In Netanyahu’s calculations, the one possibly foolproof thing he can do to head this all off at the pass is to bring Yitzhak Herzog and his Zionist Union party into the government and make Herzog foreign minister, which explains the dalliance with Herzog a few months ago and the constant reports that he and Herzog are once again cooking up plans for a unity government. Netanyahu thinks that bringing in Herzog and giving him the diplomatic portfolio will signal to the world that he is genuine in his desire to see a two-state solution, and that it will prevent a post-election move from Obama while starting him off on the right foot with Clinton should she win. It will also not bring down his government if Herzog can bring enough Zionist Union MKs with him to replace the eight from Habayit Hayehudi who will leave should Zionist Union join, and while it leaves Netanyahu with a suboptimal coalition from a policy standpoint and creates future political problems for him, it gives him diplomatic breathing room.

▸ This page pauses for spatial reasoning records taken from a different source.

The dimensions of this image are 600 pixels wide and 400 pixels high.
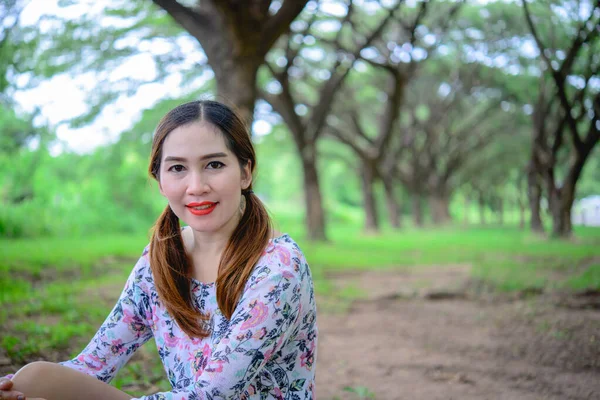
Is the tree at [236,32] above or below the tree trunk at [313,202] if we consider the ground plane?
above

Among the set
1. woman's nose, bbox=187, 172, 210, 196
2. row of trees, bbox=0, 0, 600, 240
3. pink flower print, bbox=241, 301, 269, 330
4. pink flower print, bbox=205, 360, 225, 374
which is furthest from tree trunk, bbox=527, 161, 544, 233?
pink flower print, bbox=205, 360, 225, 374

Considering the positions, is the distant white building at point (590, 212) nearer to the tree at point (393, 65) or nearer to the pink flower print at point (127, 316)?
the tree at point (393, 65)

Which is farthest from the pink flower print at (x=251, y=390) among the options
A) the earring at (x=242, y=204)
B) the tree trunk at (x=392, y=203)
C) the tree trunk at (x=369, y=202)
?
the tree trunk at (x=392, y=203)

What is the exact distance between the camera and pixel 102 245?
479 inches

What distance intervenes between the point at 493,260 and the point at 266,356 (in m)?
9.87

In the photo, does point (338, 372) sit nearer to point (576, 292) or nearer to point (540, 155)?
point (576, 292)

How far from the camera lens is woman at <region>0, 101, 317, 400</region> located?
1768 millimetres

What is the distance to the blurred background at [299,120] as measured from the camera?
7078mm

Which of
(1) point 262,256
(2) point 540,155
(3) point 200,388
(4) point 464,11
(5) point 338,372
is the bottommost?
(5) point 338,372

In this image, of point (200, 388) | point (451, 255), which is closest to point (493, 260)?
point (451, 255)

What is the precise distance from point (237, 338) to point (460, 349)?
137 inches

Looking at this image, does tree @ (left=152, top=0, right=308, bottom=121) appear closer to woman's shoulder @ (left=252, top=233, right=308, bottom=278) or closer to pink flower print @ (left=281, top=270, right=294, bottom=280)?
woman's shoulder @ (left=252, top=233, right=308, bottom=278)

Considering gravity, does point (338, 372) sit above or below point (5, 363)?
below

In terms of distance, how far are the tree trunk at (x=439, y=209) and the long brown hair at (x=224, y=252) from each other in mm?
28851
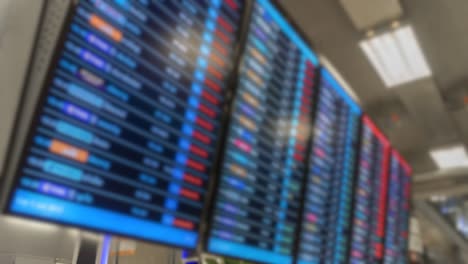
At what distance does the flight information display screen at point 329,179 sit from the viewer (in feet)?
9.40

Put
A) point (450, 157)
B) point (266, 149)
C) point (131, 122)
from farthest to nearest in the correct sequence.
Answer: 1. point (450, 157)
2. point (266, 149)
3. point (131, 122)

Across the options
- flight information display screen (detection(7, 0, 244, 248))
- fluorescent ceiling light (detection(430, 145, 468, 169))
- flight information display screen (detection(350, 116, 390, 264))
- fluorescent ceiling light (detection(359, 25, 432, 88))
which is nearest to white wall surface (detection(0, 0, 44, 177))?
flight information display screen (detection(7, 0, 244, 248))

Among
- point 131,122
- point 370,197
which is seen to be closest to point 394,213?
point 370,197

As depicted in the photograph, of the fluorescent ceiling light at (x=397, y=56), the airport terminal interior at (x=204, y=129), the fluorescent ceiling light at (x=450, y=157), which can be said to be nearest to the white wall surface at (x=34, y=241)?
the airport terminal interior at (x=204, y=129)

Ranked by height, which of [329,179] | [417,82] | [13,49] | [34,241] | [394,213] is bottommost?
[34,241]

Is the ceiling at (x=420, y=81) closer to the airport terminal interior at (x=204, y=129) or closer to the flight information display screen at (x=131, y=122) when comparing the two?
the airport terminal interior at (x=204, y=129)

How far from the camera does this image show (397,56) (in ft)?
14.3

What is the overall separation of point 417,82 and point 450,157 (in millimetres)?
2516

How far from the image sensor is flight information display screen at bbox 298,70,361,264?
2.87m

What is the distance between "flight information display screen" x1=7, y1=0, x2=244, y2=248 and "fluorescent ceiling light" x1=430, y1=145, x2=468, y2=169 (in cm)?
543

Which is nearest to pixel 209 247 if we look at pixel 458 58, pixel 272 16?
pixel 272 16

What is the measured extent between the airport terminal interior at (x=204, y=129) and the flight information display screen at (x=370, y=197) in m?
0.03

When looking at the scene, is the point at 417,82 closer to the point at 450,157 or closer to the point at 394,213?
the point at 394,213

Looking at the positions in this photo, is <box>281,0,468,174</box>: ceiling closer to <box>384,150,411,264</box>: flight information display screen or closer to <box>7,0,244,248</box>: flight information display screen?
<box>384,150,411,264</box>: flight information display screen
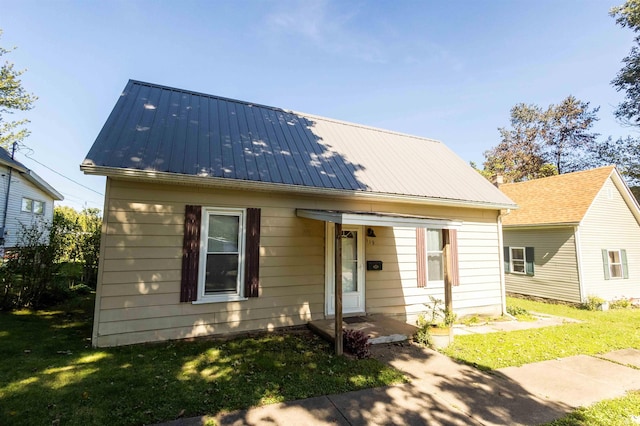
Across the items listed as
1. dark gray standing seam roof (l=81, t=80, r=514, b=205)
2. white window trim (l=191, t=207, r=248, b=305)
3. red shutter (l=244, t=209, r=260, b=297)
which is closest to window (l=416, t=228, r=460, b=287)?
dark gray standing seam roof (l=81, t=80, r=514, b=205)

I am skeptical that Netanyahu’s fears are well-placed since I think the likelihood is greater than not that Obama does nothing earth shattering on the Israeli-Palestinian front before he leaves the White House, but there is also little question that Netanyahu’s calculus on this is presenting him with a political choice and that he is weighing his options. So the intersection of American politics and Israeli politics are indeed important for the next few months, but the impact will be far more heavily felt in Israel than here.